Шейх Джаляль – вождь феодального типа, мощная личность, заключенная в слабом и хрупком на вид теле. Он живет на довольно-таки широкую ногу на доход от унаследованных им больших отар лучших в стране овец. Иногда он курит; ест он, как я заметил, немного. Одет всегда одинаково: на нем халат и тюрбан, похожие на те, что в старину носили афганские судьи. Ему примерно шестьдесят пять лет. Хотя он окружен слугами и впечатляющей роскошью, пользуется он всем этим умеренно. Например, когда мы однажды отправились на охоту и убили несколько сотен диких уток и серых гусей, ничего из этой дичи не появилось у него на столе. Она была подарена жителям окрестных деревень.

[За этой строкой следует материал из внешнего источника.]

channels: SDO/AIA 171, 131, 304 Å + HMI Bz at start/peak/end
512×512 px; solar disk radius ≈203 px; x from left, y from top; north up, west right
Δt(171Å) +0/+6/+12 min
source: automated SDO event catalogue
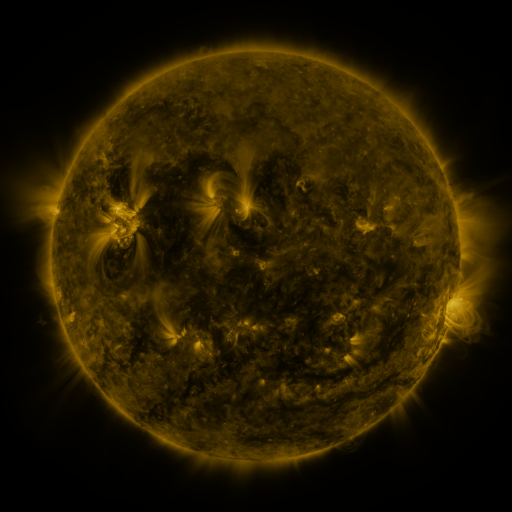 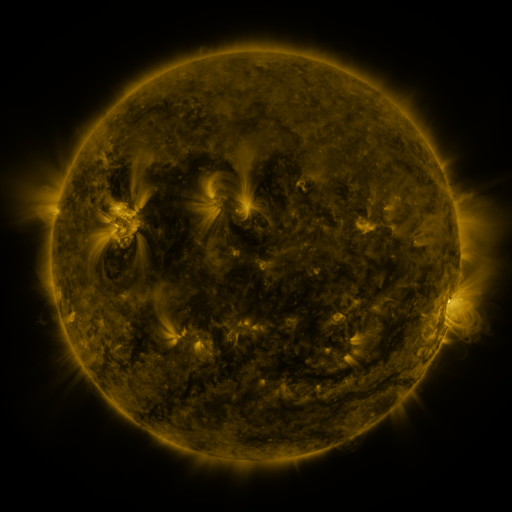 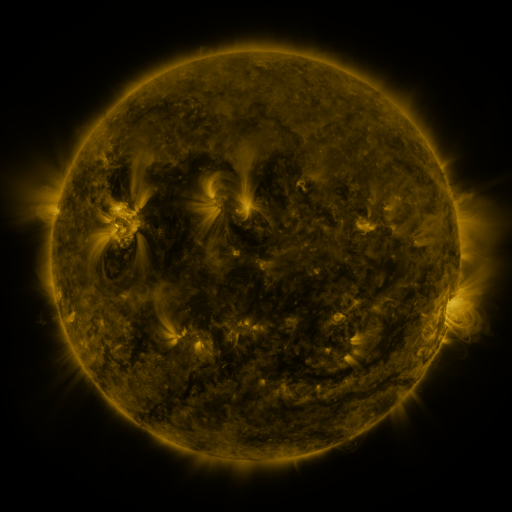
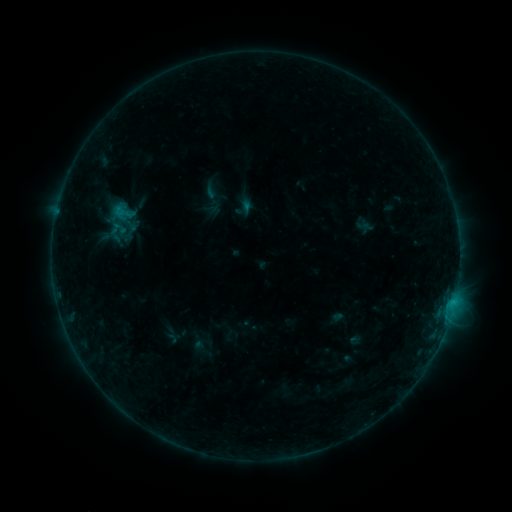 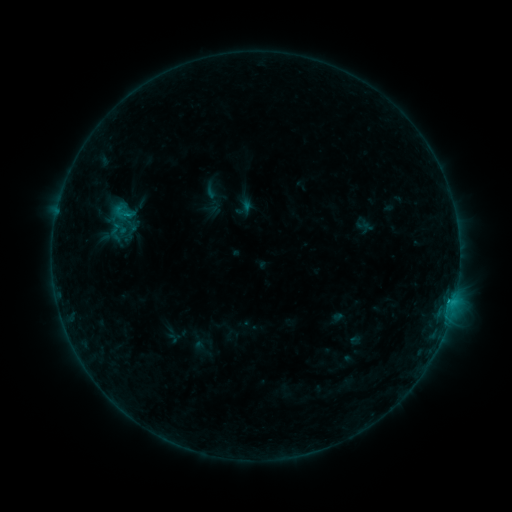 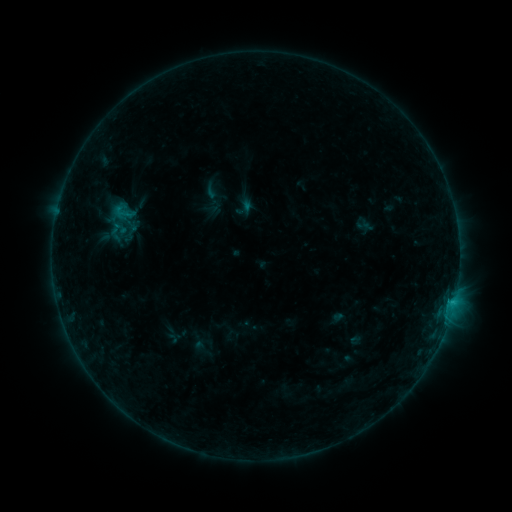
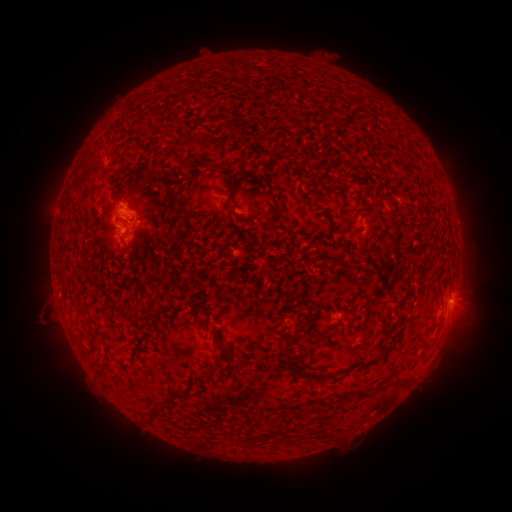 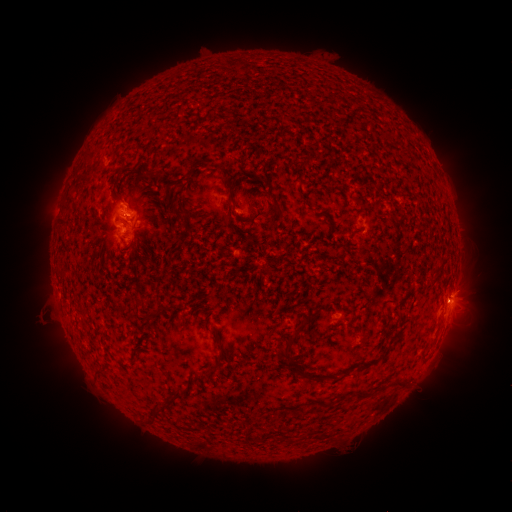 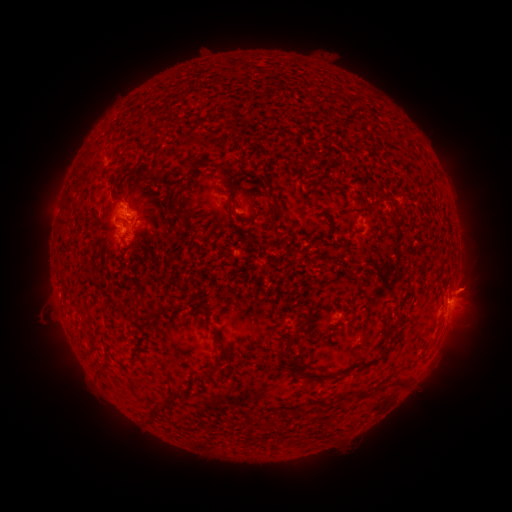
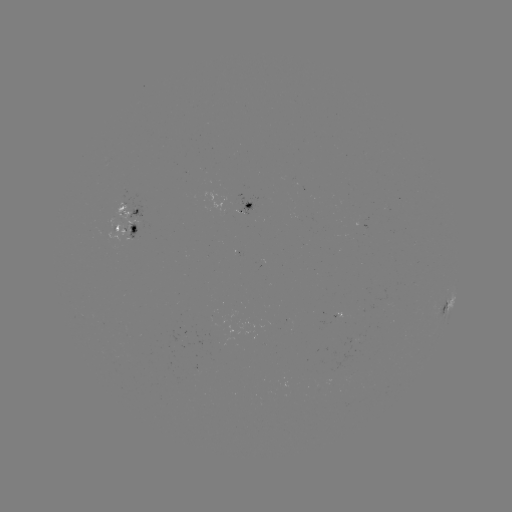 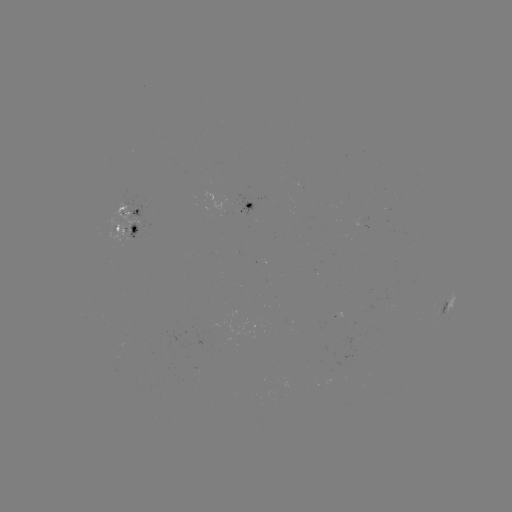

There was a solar eruption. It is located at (470, 289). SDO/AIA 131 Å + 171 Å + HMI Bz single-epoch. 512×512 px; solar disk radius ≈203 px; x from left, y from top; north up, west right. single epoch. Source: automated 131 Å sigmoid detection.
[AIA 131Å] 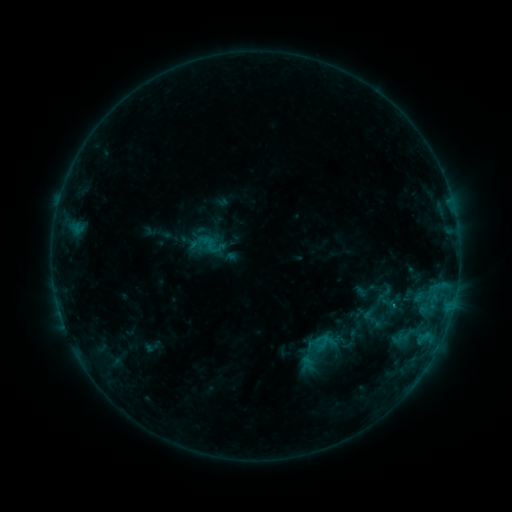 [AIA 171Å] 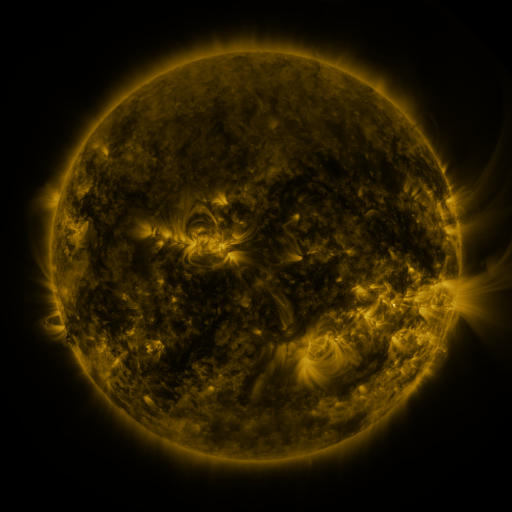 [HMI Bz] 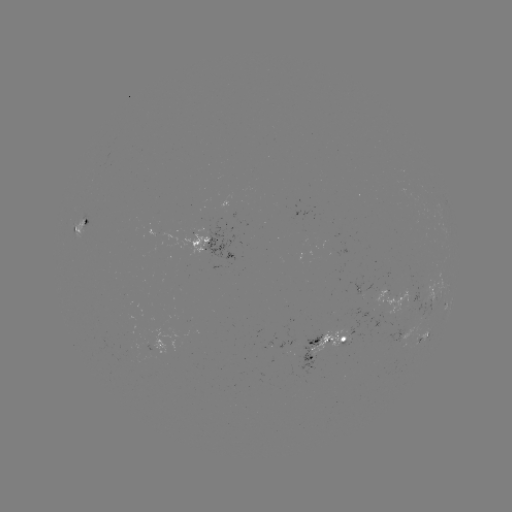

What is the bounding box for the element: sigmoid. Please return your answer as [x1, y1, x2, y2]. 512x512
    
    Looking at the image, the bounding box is [381, 295, 397, 312].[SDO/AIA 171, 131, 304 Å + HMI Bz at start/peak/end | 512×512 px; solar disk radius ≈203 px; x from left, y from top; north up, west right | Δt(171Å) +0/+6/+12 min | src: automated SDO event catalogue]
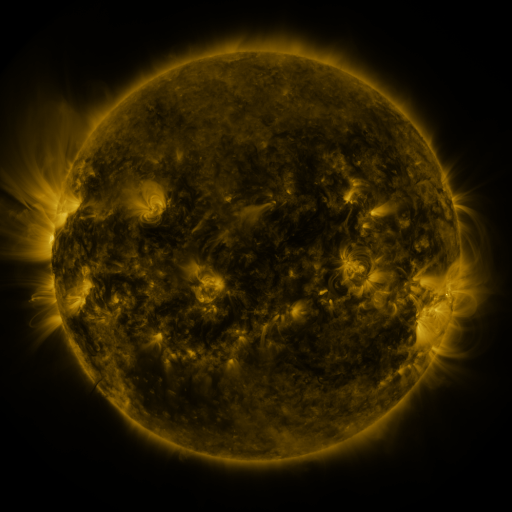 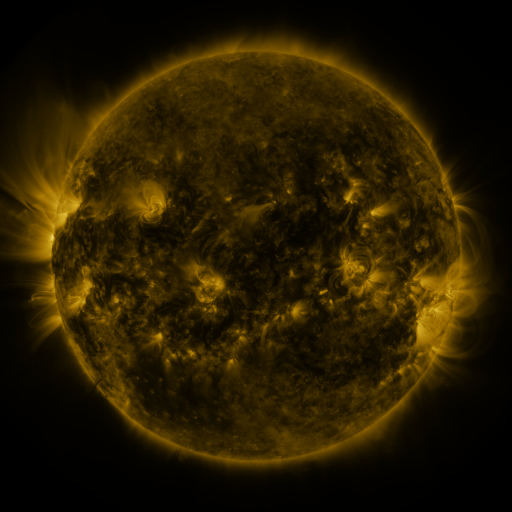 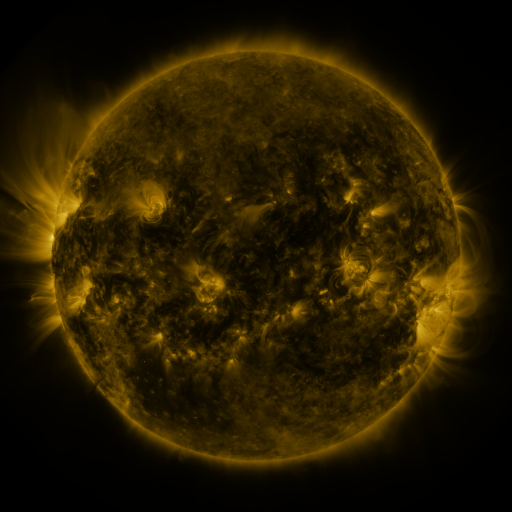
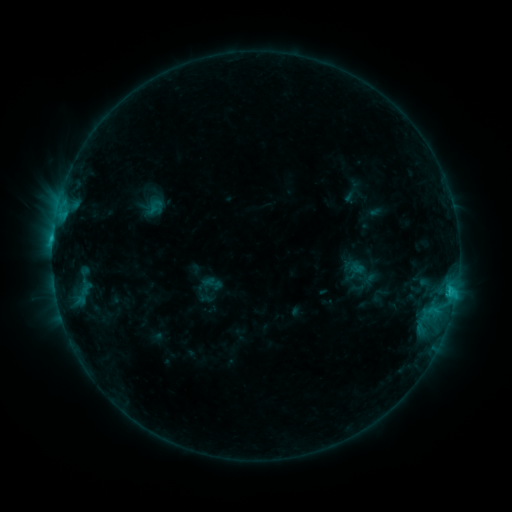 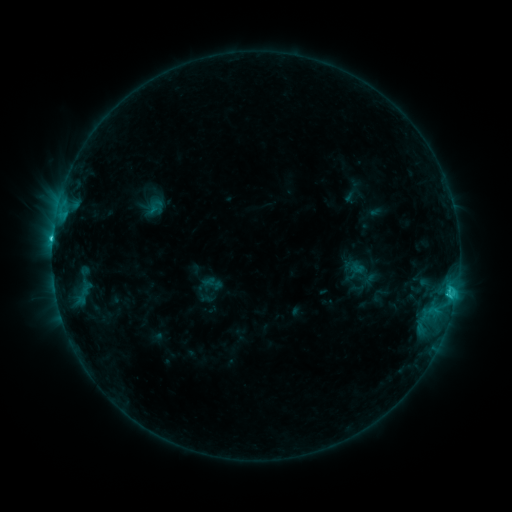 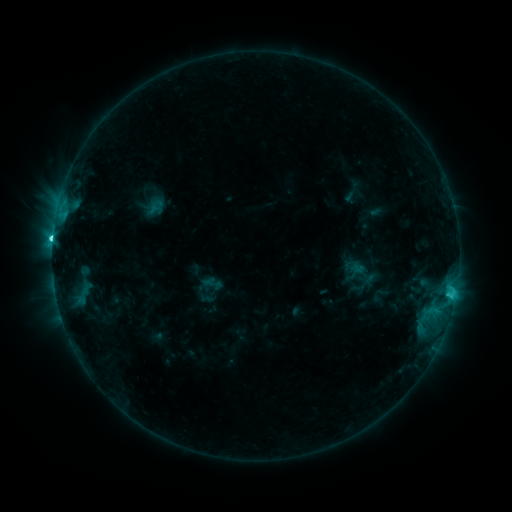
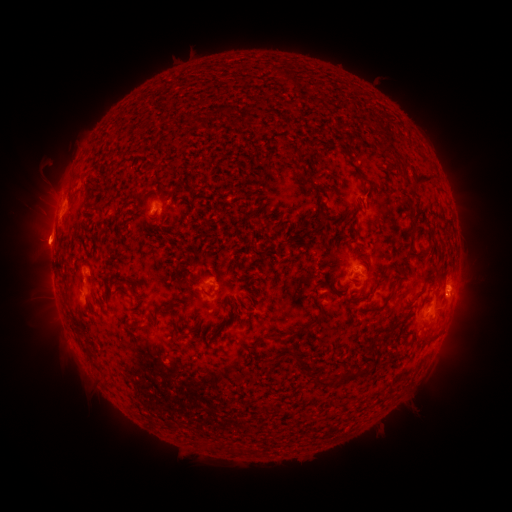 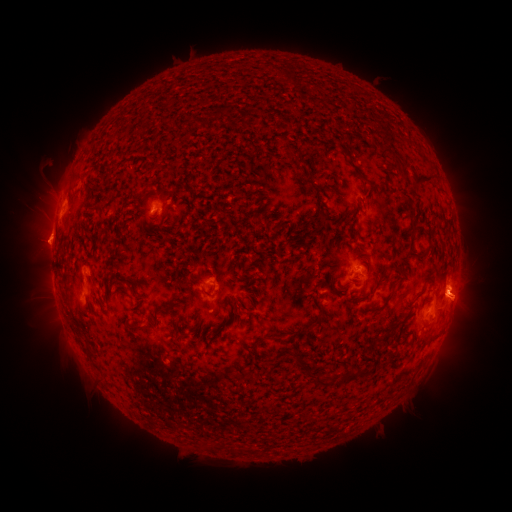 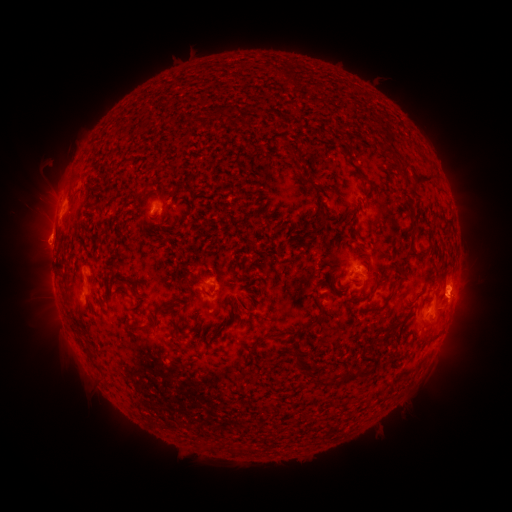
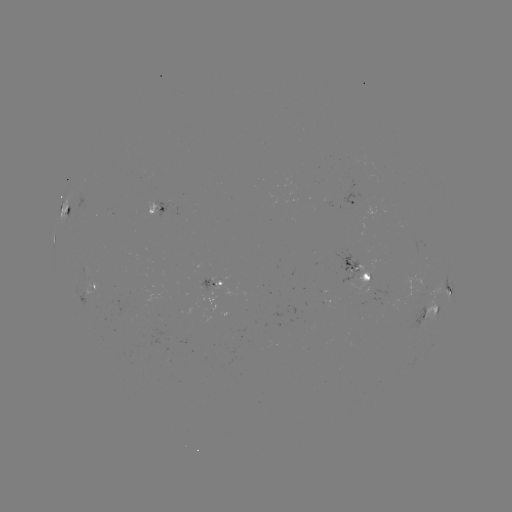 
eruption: (433, 258, 495, 332)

Джаляль, по слухам, не умеет ни читать, ни писать. Слухи получили хождение, скорее всего, потому, что его никогда не видели ни с книгой, ни с ручкой. Он наставляет учеников обычными суфийскими способами – посредством коротких обращений, упражнений, медитаций. Я совершил с ним несколько дальних прогулок, которые он затевал спонтанно, не предупреждая о них заранее, и было заметно, что немалую часть времени он проводит в мысленном поминании Аллаха (называемом зикр ). Это поминание стало у него почти что второй натурой. У него несколько сыновей (все, кажется, служат в армии).
Он часто демонстрировал небольшие признаки особого видения, которое многократно упоминается в суфийских текстах как атрибут святости. Эти признаки не бросаются в глаза: их может заметить только внимательный ученик или человек, находящийся совсем рядом. Однажды, к примеру, он взял с собой на прогулку, в которой я его сопровождал, кухонный горшок. Остановившись у маленького бедного домика, он поздоровался с хозяйкой и протянул ей горшок. Старая женщина была поражена. Оказывается, она только что разбила глиняный сосуд, где готовила пищу. В другой раз, когда я вышел из дому без спичек, он подал мне коробок, хотя откуда он мог знать, что у меня нет своего? Он не мог заметить, что я забыл спички, ведь мы встретились у него в саду, когда я шел от своего жилья к его дому.
Я упомянул в разговоре с ним об этих мелких признаках прозорливости. Но он не стал их обсуждать – сказал только: «Ты хочешь сделать из меня святого и лишить меня силы становления? »
Таких случаев было много. Некоторые я заметил сам, о других мне рассказали его ученики. Что интересно, в историях, ходивших среди учеников, я не увидел преувеличений, часто они вращались вокруг крохотных событий. Это наводит на мысль, что многие из более диковинных рассказов, которые можно услышать среди сельских жителей и других людей за пределами суфизма, приукрашенные версии подлинных происшествий.
Я спросил самого Шейха Джаляля, что он думает обо всем этом.
– Это нормально, тут нет ничего необычного, – сказал он. – Сами по себе такие события особого значения не имеют, это видно, например, из того, что от них редко бывает какая-то практическая польза. На каждый подобный случай, который служит предостережением или как-либо помогает практически, приходятся сотни других, которые совершенно бесполезны. Почему? Материалисты увидели бы здесь доказательство того, что духовная сила действует судорожно, по мелочам, что ее можно не брать в расчет. Они не понимают, что это знаки. Это воодушевляющие сигналы, они показывают, что у тебя есть реальные возможности развить свои дарования. Это знаки того, что пришло время для работы над собой. В большинстве своем люди не могут ими воспользоваться, потому что не могут понять, что это всего-навсего алиф (первая буква алфавита), за которым следует ба, и так далее, до йа.
Я развлек каждого из четырех амударьинских шейхов рассказами о некоторых чертах европейской жизни и мысли, углубляясь иной раз даже в Средние века, когда Восток и Запад во многих отношениях были ближе друг к другу, чем сейчас.
Интересна реакция на эти сведения Пир Тюрки: она показала мне, что он уже размышлял на подобные темы. «Столетие с четвертью прошло, – заявил он, – с тех пор, как об этом высказался Великий хан, но работа все минувшие годы велась непрерывно». Великий хан – это Джан Фишан, властитель Гиндукуша, который вел род от пророка Мухаммеда, человек, чьи потомки считаются вождями суфизма.
– Великий хан был первым со времен султана Юсуфа Саладина, кто вступил в сношения с Западом. Он поехал в Индию и пробыл там некоторое время. В его послании, обнародованном незадолго до войны Шах-Шуджи [1838 г.], речь шла о Западе. Из того, что я слышу от тебя и других, я заключаю, что оно до сих пор не утратило актуальности.